RECORDS PROVIDED
_ _ _

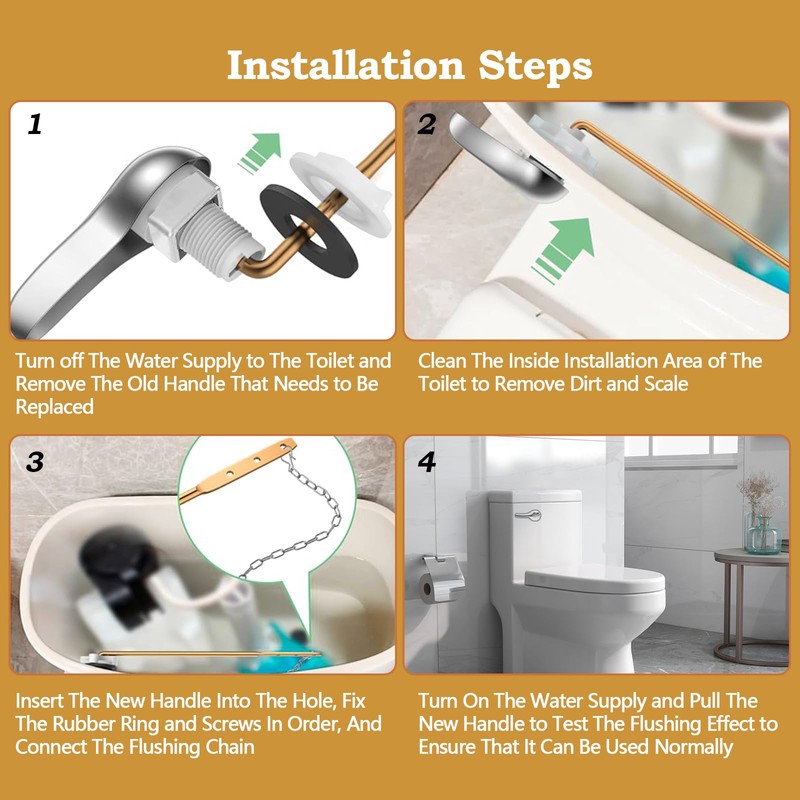 Installation Steps

1

Turn off The Water Supply to The Toilet and Remove The Old Handle That Needs to Be Replaced

2

Clean The Inside Installation Area of The Toilet to Remove Dirt and Scale

3

Insert The New Handle Into The Hole, Fix The Rubber Ring and Screws In Order, And Connect The Flushing Chain

4

Turn On The Water Supply and Pull The New Handle to Test The Flushing Effect to Ensure That It Can Be Used Normally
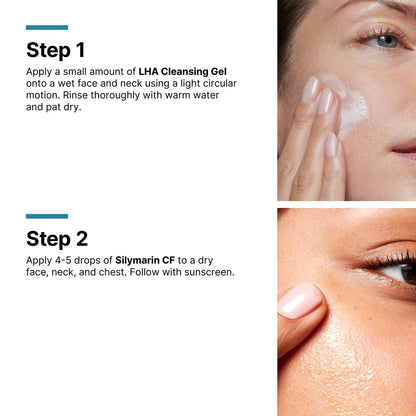 Step 1

Apply a small amount of LHA Cleansing Gel onto a wet face and neck using a light circular motion. Rinse thoroughly with warm water and pat dry.

Step 2

Apply 4-5 drops of Silymarin CF to a dry face, neck, and chest. Follow with sunscreen.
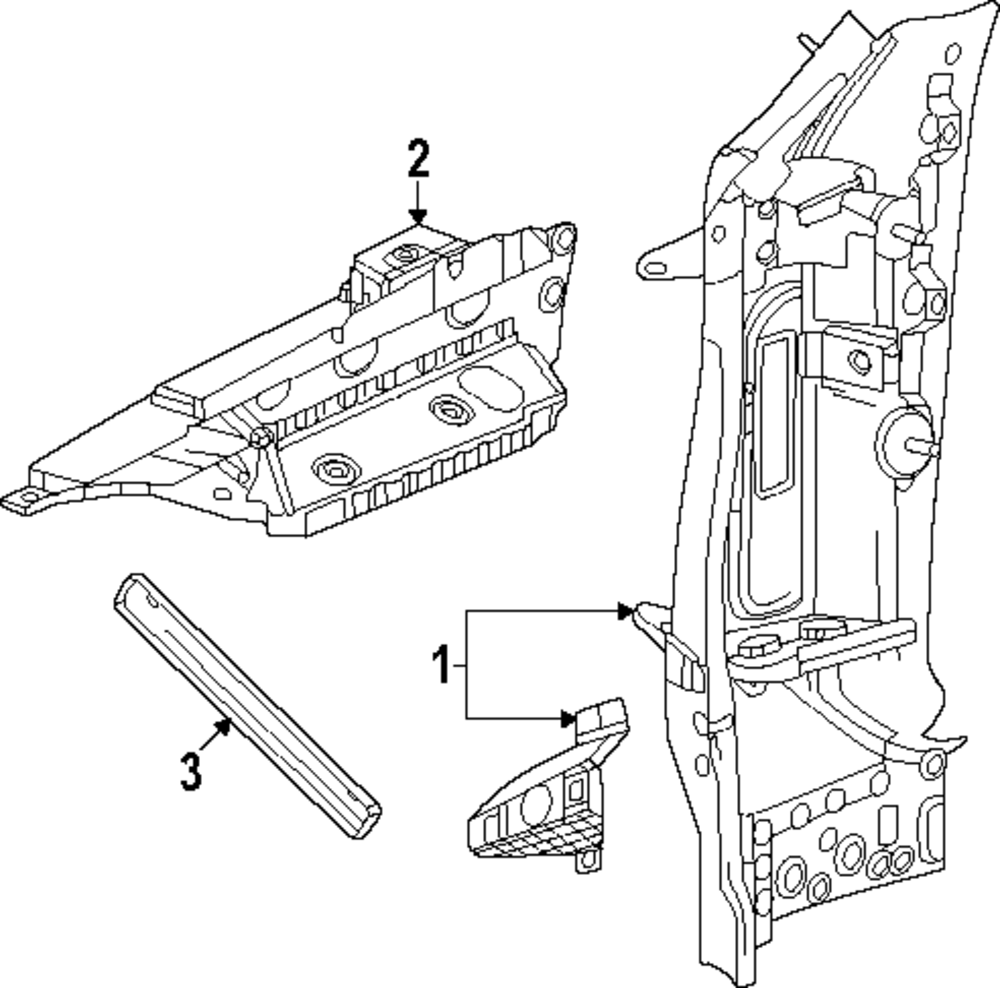 2

1

3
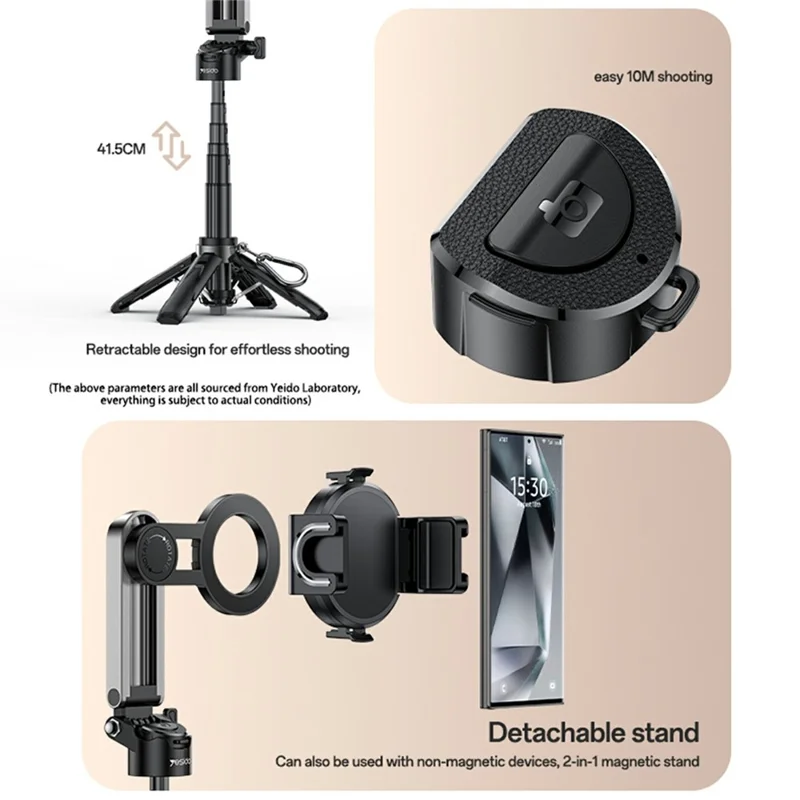 YESIDO

41.5CM

Retractable design for effortless shooting

(The above parameters are all sourced from Yeido Laboratory, everything is subject to actual conditions)

easy 10M shooting

ROTATE

15:30

YESIDO

Detachable stand

Can also be used with non-magnetic devices, 2-in-1 magnetic stand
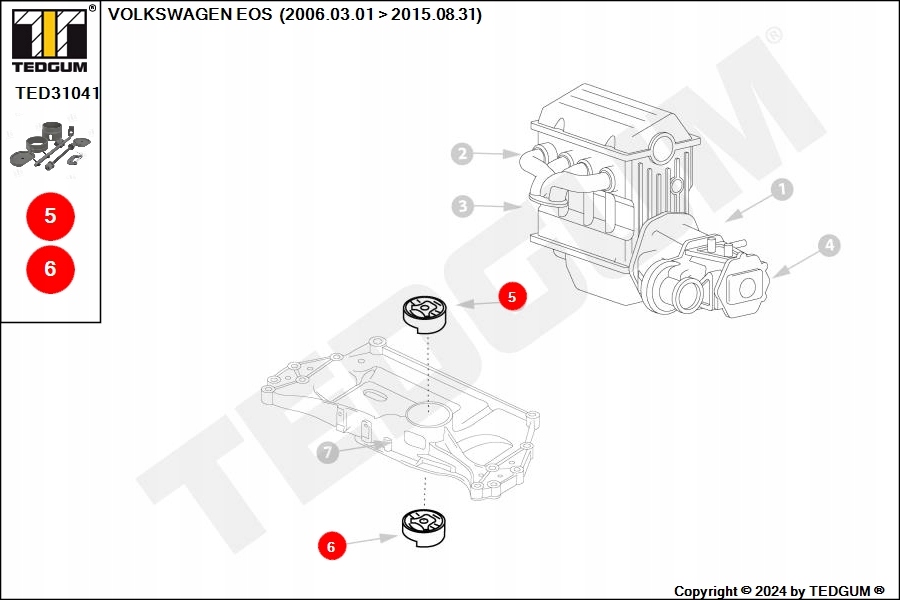 TEDGUM ®

TED31041

5

6

VOLKSWAGEN EOS (2006.03.01 > 2015.08.31)

TEDGUM ®

2

3

1

4

5

7

6

Copyright © 2024 by TEDGUM ®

_ _ _

Search the records line by line for the word "neck" and copy every line where it appears.

YOUR RESPONSE
Apply a small amount of LHA Cleansing Gel onto a wet face and neck using a light circular motion. Rinse thoroughly with warm water and pat dry.
Apply 4-5 drops of Silymarin CF to a dry face, neck, and chest. Follow with sunscreen.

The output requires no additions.